Pathogen-sensing Toll-like receptors (TLRs) must be deployed accurately. Here, Fukui et al. show how finely tuned these receptors are. Tweaking a single amino acid in a TLR-trafficking molecule determined whether the signal was green or red for nucleic acid–sensing TLRs (page 1339).
TLR7 and TLR9 recognize viral nucleic acids—RNA and DNA, respectively—in endolysosomes. By sequestering TLR7 and TLR9 within the ER, unstimulated dendritic cells and B cells avoid misfiring on bits of host DNA and RNA, which are normally degraded before reaching endolysosomes.
A second guard against TLR misfiring is provided by the membrane-spanning ER protein Unc93B1, which delivers TLR7 and TLR9 to endolysosomes only when the cell is properly activated. Without Unc93B1, nucleic acid–sensing TLRs stay in the ER and never send their signals.

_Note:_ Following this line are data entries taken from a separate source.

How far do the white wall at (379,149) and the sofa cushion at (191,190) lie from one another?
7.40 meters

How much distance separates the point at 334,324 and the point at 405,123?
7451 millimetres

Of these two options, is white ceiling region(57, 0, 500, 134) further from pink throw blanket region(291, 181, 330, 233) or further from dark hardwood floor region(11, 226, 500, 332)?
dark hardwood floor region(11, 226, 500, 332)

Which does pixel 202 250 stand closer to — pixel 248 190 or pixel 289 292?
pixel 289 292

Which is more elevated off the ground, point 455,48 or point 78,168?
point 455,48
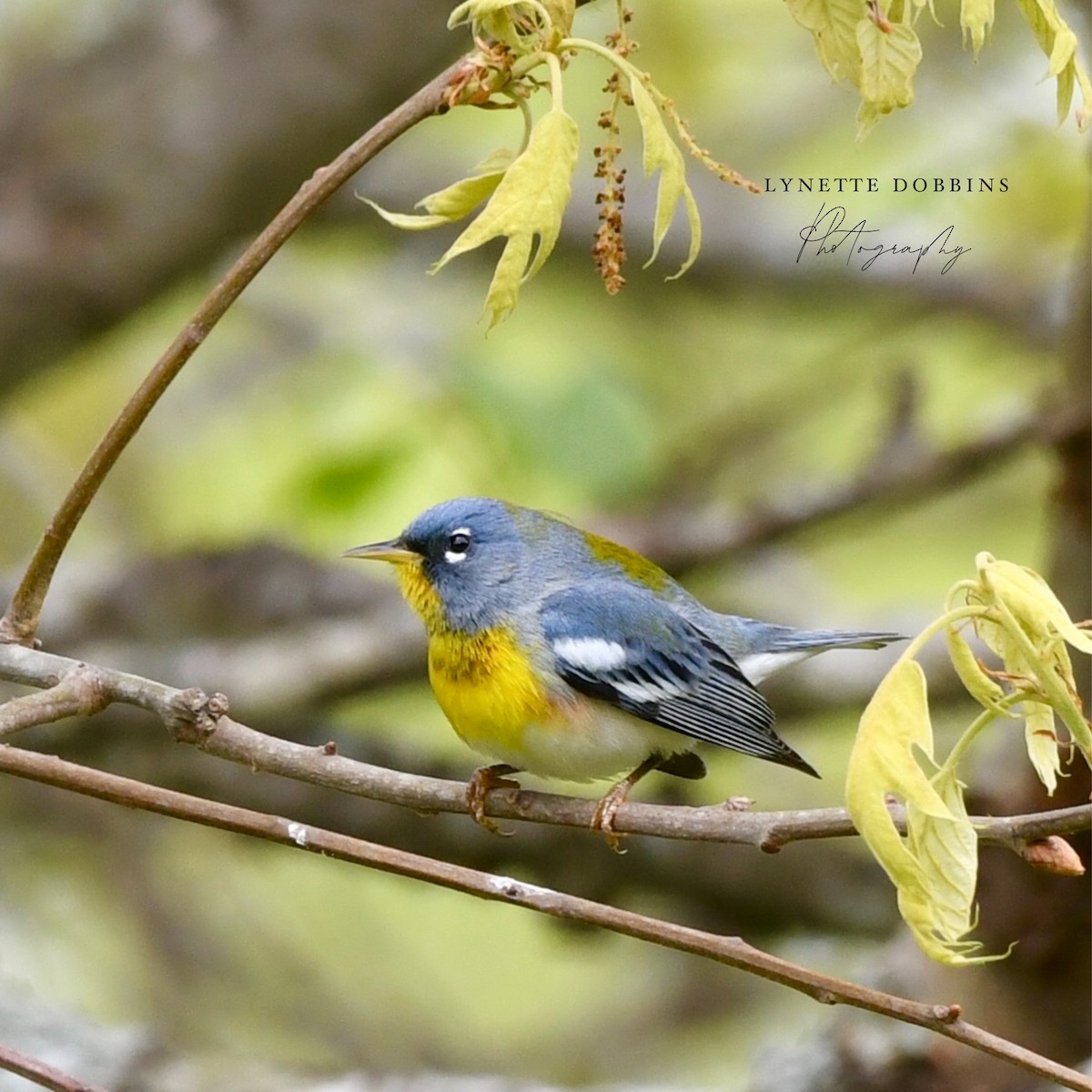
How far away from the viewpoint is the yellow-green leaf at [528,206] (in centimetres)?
154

Here, Fukui et al. show that Unc93B1 alternately dispatched TLR7 and TLR9 in dendritic cells, depending on whether the unabridged protein or a slightly altered one was expressed. And the TLR7/9 decision came down to a single amino acid. The usual aspartate at position 34 (D34) of Unc93B1 enhanced TLR9 trafficking and inhibited TLR7. Cutting off the N terminus of the protein or swapping the aspartate for alanine favored TLR7 trafficking over TLR9. The authors suspect that TLR7 inhibition requires an as-yet-unknown molecular middleman that binds to Unc93B1 via D34.
Because the more common version of Unc93B1 primarily traffics TLR9, the authors suggest that dendritic cells are biased toward DNA sensing. Both TLR7 and TLR9 lead to the production of type I interferons, known promoters of autoimmunity. By ensuring that only one of these TLRs leaves the ER at a time, Unc93B1 may be indirectly keeping type I interferon expression under control.